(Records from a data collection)
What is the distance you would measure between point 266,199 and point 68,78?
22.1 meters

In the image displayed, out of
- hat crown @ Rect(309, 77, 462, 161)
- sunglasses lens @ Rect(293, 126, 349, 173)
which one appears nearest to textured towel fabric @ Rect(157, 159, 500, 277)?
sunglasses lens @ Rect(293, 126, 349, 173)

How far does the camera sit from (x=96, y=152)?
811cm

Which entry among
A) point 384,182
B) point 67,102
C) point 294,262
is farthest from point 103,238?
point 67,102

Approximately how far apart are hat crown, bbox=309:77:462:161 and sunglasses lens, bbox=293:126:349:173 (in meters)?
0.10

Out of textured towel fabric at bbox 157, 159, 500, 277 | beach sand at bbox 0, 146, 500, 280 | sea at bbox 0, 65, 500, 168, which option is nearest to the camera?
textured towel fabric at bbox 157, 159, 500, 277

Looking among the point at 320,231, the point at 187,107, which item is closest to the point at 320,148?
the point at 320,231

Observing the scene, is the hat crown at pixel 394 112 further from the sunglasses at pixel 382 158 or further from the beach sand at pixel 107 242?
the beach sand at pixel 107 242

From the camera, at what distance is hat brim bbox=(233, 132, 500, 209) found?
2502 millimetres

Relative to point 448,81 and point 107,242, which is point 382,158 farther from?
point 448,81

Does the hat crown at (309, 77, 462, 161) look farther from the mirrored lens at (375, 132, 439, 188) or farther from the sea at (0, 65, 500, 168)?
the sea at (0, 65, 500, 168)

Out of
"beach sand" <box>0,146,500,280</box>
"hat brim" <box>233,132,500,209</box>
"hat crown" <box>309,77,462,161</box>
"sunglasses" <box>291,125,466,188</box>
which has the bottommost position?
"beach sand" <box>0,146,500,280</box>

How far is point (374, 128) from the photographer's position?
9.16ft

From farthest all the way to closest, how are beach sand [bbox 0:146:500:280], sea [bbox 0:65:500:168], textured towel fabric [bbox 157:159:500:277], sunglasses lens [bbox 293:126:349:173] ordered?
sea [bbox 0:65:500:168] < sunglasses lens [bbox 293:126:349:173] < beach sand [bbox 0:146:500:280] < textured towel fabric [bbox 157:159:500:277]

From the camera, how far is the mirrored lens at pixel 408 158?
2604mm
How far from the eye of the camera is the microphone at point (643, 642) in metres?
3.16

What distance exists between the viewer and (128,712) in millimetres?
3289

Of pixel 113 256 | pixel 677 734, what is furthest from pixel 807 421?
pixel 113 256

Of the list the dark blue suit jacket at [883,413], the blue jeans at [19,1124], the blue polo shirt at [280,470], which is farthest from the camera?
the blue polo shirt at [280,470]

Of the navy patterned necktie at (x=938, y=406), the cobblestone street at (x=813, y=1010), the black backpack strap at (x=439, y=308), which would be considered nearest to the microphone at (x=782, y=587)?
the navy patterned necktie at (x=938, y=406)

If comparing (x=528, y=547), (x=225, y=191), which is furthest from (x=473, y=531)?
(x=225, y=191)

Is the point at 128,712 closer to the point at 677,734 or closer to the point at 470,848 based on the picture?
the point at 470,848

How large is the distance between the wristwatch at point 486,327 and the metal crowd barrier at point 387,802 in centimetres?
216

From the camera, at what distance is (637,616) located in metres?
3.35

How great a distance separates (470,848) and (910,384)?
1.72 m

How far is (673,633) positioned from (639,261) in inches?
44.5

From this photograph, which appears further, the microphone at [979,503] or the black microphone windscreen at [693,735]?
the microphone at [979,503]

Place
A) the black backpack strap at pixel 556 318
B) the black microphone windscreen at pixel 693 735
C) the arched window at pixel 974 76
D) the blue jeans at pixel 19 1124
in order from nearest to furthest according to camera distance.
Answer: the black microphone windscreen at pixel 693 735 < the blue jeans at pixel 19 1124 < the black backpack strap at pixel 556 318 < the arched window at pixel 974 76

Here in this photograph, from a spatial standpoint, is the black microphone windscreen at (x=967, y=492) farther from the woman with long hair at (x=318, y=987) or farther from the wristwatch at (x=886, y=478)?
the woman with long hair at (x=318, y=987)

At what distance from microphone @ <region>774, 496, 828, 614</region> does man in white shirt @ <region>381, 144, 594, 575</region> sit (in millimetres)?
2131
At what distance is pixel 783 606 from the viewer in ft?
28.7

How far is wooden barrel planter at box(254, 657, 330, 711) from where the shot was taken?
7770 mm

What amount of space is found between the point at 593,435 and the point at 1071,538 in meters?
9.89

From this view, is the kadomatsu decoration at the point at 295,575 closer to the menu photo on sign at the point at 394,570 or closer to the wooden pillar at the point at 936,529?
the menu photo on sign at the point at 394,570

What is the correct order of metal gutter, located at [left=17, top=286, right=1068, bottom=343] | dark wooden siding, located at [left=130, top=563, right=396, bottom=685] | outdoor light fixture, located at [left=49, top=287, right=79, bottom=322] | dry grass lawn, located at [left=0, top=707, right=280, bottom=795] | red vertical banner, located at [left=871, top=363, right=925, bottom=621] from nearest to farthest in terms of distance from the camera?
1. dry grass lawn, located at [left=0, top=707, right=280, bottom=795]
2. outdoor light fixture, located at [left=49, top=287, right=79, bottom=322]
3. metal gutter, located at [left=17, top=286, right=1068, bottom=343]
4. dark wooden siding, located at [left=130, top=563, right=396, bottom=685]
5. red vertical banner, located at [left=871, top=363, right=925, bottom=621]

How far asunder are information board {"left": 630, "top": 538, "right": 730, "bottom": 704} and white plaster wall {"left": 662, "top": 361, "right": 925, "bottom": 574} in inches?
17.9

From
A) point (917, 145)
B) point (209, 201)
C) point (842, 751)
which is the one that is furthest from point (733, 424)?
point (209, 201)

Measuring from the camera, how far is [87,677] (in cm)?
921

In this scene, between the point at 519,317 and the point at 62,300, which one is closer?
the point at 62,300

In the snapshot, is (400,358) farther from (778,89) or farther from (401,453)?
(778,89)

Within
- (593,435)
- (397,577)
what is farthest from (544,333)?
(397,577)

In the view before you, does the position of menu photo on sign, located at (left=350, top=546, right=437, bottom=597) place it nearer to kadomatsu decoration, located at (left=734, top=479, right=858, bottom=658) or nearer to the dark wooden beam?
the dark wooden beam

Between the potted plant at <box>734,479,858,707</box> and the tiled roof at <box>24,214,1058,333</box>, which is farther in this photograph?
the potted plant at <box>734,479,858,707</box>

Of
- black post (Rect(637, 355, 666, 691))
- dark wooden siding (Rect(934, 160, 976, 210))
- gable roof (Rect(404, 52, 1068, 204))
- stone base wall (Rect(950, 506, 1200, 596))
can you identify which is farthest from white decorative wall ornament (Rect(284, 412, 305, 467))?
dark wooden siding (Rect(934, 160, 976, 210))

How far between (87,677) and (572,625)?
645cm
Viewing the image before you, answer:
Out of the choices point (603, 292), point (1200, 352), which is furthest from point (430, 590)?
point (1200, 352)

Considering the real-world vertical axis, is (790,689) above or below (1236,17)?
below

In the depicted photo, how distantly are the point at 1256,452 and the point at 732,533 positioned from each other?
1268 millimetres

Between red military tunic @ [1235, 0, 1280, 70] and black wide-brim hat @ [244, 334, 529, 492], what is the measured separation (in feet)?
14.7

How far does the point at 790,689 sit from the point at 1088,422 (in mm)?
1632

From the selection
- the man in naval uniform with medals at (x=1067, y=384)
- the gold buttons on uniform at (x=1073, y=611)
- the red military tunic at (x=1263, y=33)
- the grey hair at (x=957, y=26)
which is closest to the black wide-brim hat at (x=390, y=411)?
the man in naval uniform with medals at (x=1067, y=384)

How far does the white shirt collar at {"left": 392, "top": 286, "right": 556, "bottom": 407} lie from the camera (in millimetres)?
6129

§ **Stated task**
Write out all of the data above line for line, changing nothing.

§ **Exercise response**
What is the distance you would measure between point 266,199 and point 68,78?
22.1 meters

In the image displayed, out of
- hat crown @ Rect(309, 77, 462, 161)
- sunglasses lens @ Rect(293, 126, 349, 173)
which one appears nearest to textured towel fabric @ Rect(157, 159, 500, 277)?
sunglasses lens @ Rect(293, 126, 349, 173)

How far does the camera sit from (x=96, y=152)?
811cm

Which entry among
A) point 384,182
B) point 67,102
C) point 294,262
is farthest from point 103,238?
point 67,102

Approximately how far apart are hat crown, bbox=309:77:462:161 and sunglasses lens, bbox=293:126:349:173 (in meters)?
0.10

Out of textured towel fabric at bbox 157, 159, 500, 277 | beach sand at bbox 0, 146, 500, 280 | sea at bbox 0, 65, 500, 168, which option is nearest to the camera?
textured towel fabric at bbox 157, 159, 500, 277

Looking among the point at 320,231, the point at 187,107, which item is closest to the point at 320,148?
the point at 320,231

Observing the scene, is the hat crown at pixel 394 112 further from the sunglasses at pixel 382 158 or further from the beach sand at pixel 107 242?
the beach sand at pixel 107 242

From the camera, at what distance is hat brim bbox=(233, 132, 500, 209) found?
2502 millimetres

Relative to point 448,81 and point 107,242, which is point 382,158 farther from?
point 448,81

Does the hat crown at (309, 77, 462, 161) look farther from the mirrored lens at (375, 132, 439, 188) or farther from the sea at (0, 65, 500, 168)?
the sea at (0, 65, 500, 168)

Out of
"beach sand" <box>0,146,500,280</box>
"hat brim" <box>233,132,500,209</box>
"hat crown" <box>309,77,462,161</box>
"sunglasses" <box>291,125,466,188</box>
which has the bottommost position?
"beach sand" <box>0,146,500,280</box>

How far is point (374, 128) from the photographer's position?
9.16ft

From farthest all the way to closest, how are beach sand [bbox 0:146:500:280], sea [bbox 0:65:500:168], textured towel fabric [bbox 157:159:500:277], sunglasses lens [bbox 293:126:349:173] ordered?
sea [bbox 0:65:500:168] < sunglasses lens [bbox 293:126:349:173] < beach sand [bbox 0:146:500:280] < textured towel fabric [bbox 157:159:500:277]

From the camera, how far is the mirrored lens at pixel 408 158?
2604mm
How far from the eye of the camera is the microphone at point (643, 642) in metres?
3.16

What distance exists between the viewer and (128,712) in millimetres?
3289

Of pixel 113 256 | pixel 677 734, what is furthest from pixel 807 421?
pixel 113 256

Of the list the dark blue suit jacket at [883,413], the blue jeans at [19,1124], the blue polo shirt at [280,470], which is farthest from the camera?
the blue polo shirt at [280,470]

Of the navy patterned necktie at (x=938, y=406), the cobblestone street at (x=813, y=1010), the black backpack strap at (x=439, y=308), which would be considered nearest to the microphone at (x=782, y=587)?
the navy patterned necktie at (x=938, y=406)

If comparing (x=528, y=547), (x=225, y=191), which is furthest from (x=473, y=531)?
(x=225, y=191)

Is the point at 128,712 closer to the point at 677,734 or closer to the point at 470,848 based on the picture?
the point at 470,848

How large is the distance between the wristwatch at point 486,327 and the metal crowd barrier at point 387,802 in centimetres?
216

From the camera, at what distance is (637,616) located in metres?
3.35

How great a distance separates (470,848) and (910,384)?
1.72 m

How far is (673,633) positioned from (639,261) in inches?
44.5

From this photograph, which appears further, the microphone at [979,503] or the black microphone windscreen at [693,735]?
the microphone at [979,503]

Place
A) the black backpack strap at pixel 556 318
B) the black microphone windscreen at pixel 693 735
C) the arched window at pixel 974 76
D) the blue jeans at pixel 19 1124
in order from nearest to furthest according to camera distance.
Answer: the black microphone windscreen at pixel 693 735 < the blue jeans at pixel 19 1124 < the black backpack strap at pixel 556 318 < the arched window at pixel 974 76

Here in this photograph, from a spatial standpoint, is the black microphone windscreen at (x=967, y=492) farther from the woman with long hair at (x=318, y=987) or farther from the wristwatch at (x=886, y=478)?
the woman with long hair at (x=318, y=987)

At what distance from microphone @ <region>774, 496, 828, 614</region> does man in white shirt @ <region>381, 144, 594, 575</region> sit (in millimetres)?
2131
At what distance is pixel 783 606 from the viewer in ft?
28.7

How far is wooden barrel planter at box(254, 657, 330, 711) from where the shot was taken?
7770 mm

What amount of space is found between the point at 593,435 and the point at 1071,538 in meters?
9.89

From this view, is the kadomatsu decoration at the point at 295,575 closer to the menu photo on sign at the point at 394,570 or closer to the wooden pillar at the point at 936,529?
the menu photo on sign at the point at 394,570

What is the correct order of metal gutter, located at [left=17, top=286, right=1068, bottom=343] | dark wooden siding, located at [left=130, top=563, right=396, bottom=685] | outdoor light fixture, located at [left=49, top=287, right=79, bottom=322] | dry grass lawn, located at [left=0, top=707, right=280, bottom=795] | red vertical banner, located at [left=871, top=363, right=925, bottom=621] from nearest to farthest in terms of distance from the camera?
1. dry grass lawn, located at [left=0, top=707, right=280, bottom=795]
2. outdoor light fixture, located at [left=49, top=287, right=79, bottom=322]
3. metal gutter, located at [left=17, top=286, right=1068, bottom=343]
4. dark wooden siding, located at [left=130, top=563, right=396, bottom=685]
5. red vertical banner, located at [left=871, top=363, right=925, bottom=621]

How far asunder are information board {"left": 630, "top": 538, "right": 730, "bottom": 704} and white plaster wall {"left": 662, "top": 361, "right": 925, "bottom": 574} in inches?
17.9

From
A) point (917, 145)
B) point (209, 201)
C) point (842, 751)
which is the one that is furthest from point (733, 424)?
point (209, 201)

Measuring from the camera, how far is [87,677] (in cm)?
921

In this scene, between the point at 519,317 and the point at 62,300, which one is closer?
the point at 62,300

In the snapshot, is (400,358) farther from (778,89) or farther from (401,453)?
(778,89)

Within
- (593,435)
- (397,577)
what is farthest from (544,333)?
(397,577)

In the view before you, does the position of menu photo on sign, located at (left=350, top=546, right=437, bottom=597) place it nearer to kadomatsu decoration, located at (left=734, top=479, right=858, bottom=658) or nearer to the dark wooden beam?
the dark wooden beam

Between the potted plant at <box>734,479,858,707</box> and the tiled roof at <box>24,214,1058,333</box>, which is farther in this photograph?
the potted plant at <box>734,479,858,707</box>

Of
- black post (Rect(637, 355, 666, 691))
- dark wooden siding (Rect(934, 160, 976, 210))
- gable roof (Rect(404, 52, 1068, 204))
- stone base wall (Rect(950, 506, 1200, 596))
can you identify which is farthest from white decorative wall ornament (Rect(284, 412, 305, 467))?
dark wooden siding (Rect(934, 160, 976, 210))

How far between (87,677) and (572,625)?
645cm
Viewing the image before you, answer:
Out of the choices point (603, 292), point (1200, 352), which is furthest from point (430, 590)?
point (1200, 352)

Considering the real-world vertical axis, is (790,689) above or below (1236,17)?
below

In the depicted photo, how distantly are the point at 1256,452 and the point at 732,533 positioned from each other?
1268 millimetres

Between red military tunic @ [1235, 0, 1280, 70] and black wide-brim hat @ [244, 334, 529, 492], what is the measured separation (in feet)?
14.7

How far does the point at 790,689 sit from the point at 1088,422 (in mm)?
1632

From the selection
- the man in naval uniform with medals at (x=1067, y=384)
- the gold buttons on uniform at (x=1073, y=611)
- the red military tunic at (x=1263, y=33)
- the grey hair at (x=957, y=26)
which is closest to the black wide-brim hat at (x=390, y=411)?
the man in naval uniform with medals at (x=1067, y=384)

How far does the white shirt collar at {"left": 392, "top": 286, "right": 556, "bottom": 407} lie from the camera (in millimetres)?
6129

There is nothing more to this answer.